One reason for the buybacks is confidence in the long-term outlook. For instance, according to report from FactSet, Caterpillar has been on an aggressive buyback campaign in 2013. This is because, according to CEO Douglas Oberhelman, the company is confident its recent moves in mining will pay off.
“I still firmly believe long-term…we’ll view our moves into mining and what we’ve done the last few years as really changing the company for the better,” he said in the company’s first quarter earnings call. Then in the following quarter’s call, Caterpillar projected another $1bn in share repurchases for the third quarter. Caterpillar now has only $1.7 billion remaining under current authorization, according to FactSet.

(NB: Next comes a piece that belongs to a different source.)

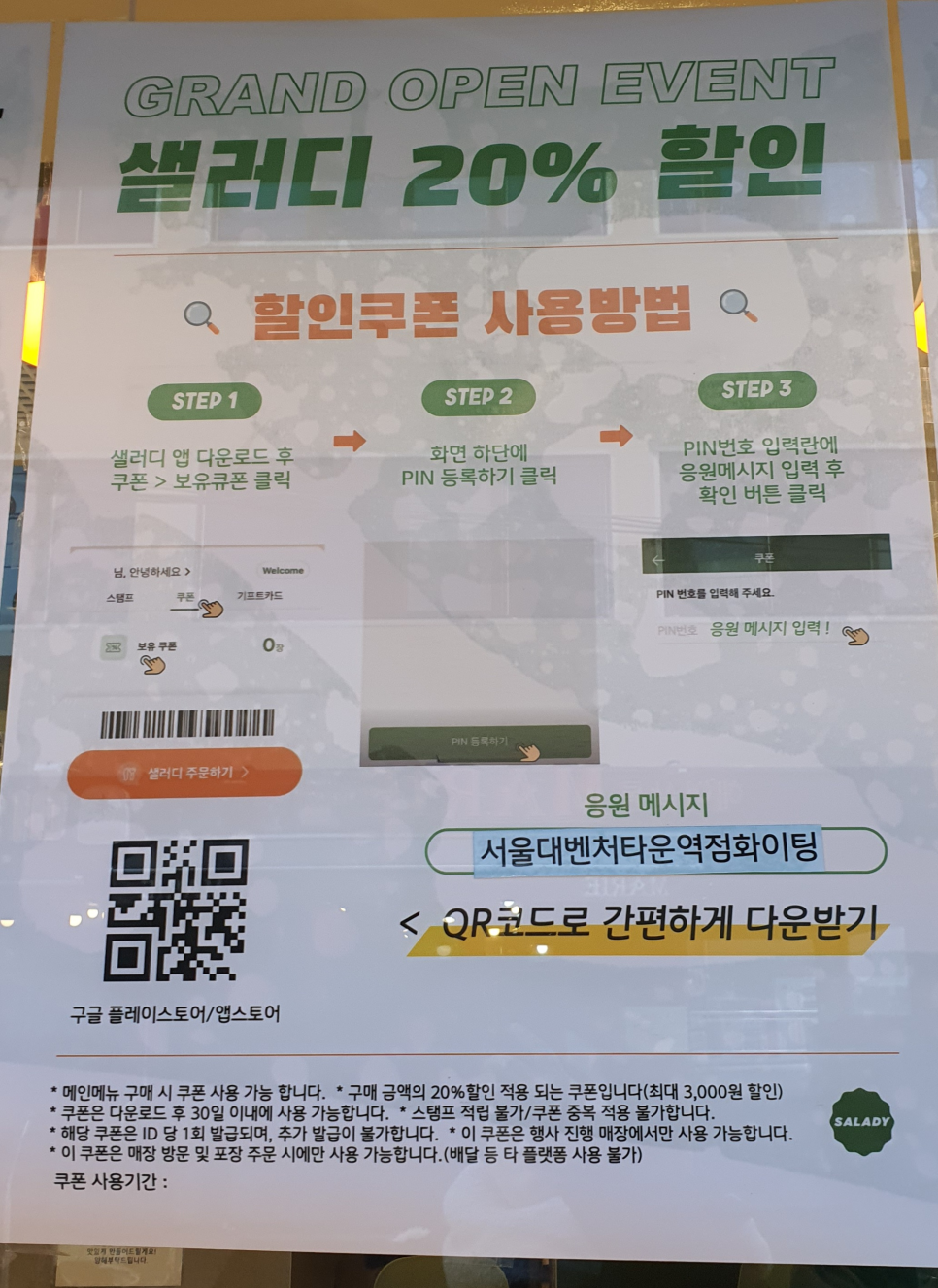 샐러디서울대벤처타운역점 이미지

Since the beginning of the financial crisis and the subsequent build-up of cash, companies within the NeuGroup universe have been debating which course to take, buybacks or dividends (issuing or increasing). Some members have frowned on both, with one company saying they were more of a sign of the company’s “inability of management to find better uses of cash.”
But given the environment, what’s a better use? For now, it’s buybacks. Treasurers also likely see an attractive tax-efficient instrument for returning cash to shareholders as they don’t trigger an immediate tax liability. On other hand, dividends can be taxed at up to 23.8 percent for earners in the top tax brackets.

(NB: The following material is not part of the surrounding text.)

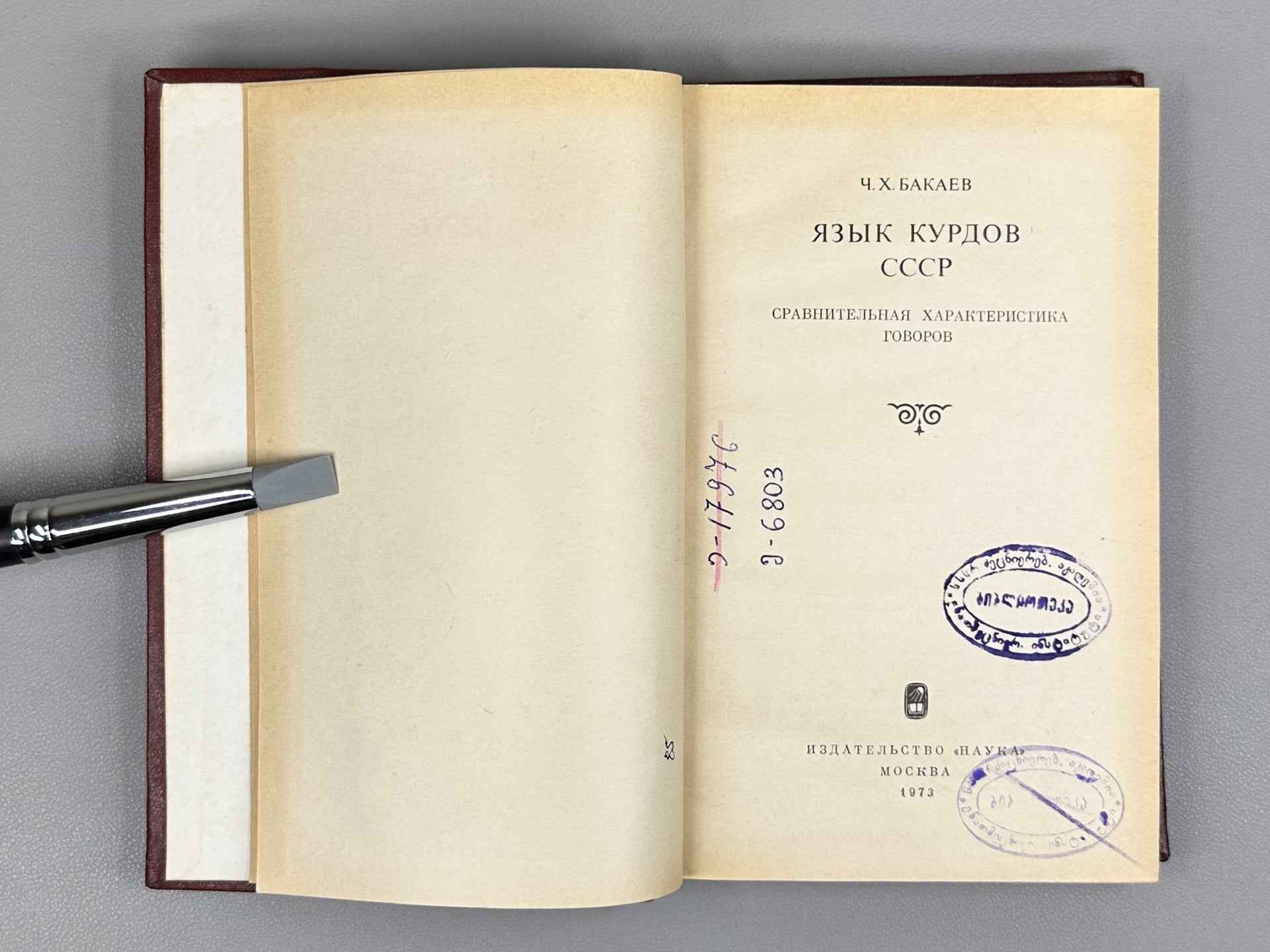 Bakaev, Ch. Kh. The Language of the Kurds of the USSR: A Comparative Characteristic of Dialects (Yazyk kurdov SSSR: Sravnit. kharakteristika govorov), 1973. In Russian.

One member of the NeuGroup’s Treasurers’ Group of Thirty said recently that his company takes an opportunistic approach and with rates still low now’s the time. The company, he said, measures its performance “the same as an investment manager” since it began repurchasing stock back in the early 2000s. “It can be difficult to measure intrinsic value, but we try to buy back stock opportunistically when we believe it is trading at attractive levels,” he said.
Meantime, there’s also been a widespread trend towards companies being more balanced with shareholder distributions. According to FactSet, the number of companies engaging in both a dividend and a buyback over the trailing twelve-month period has reached its highest level “since at least 2005.”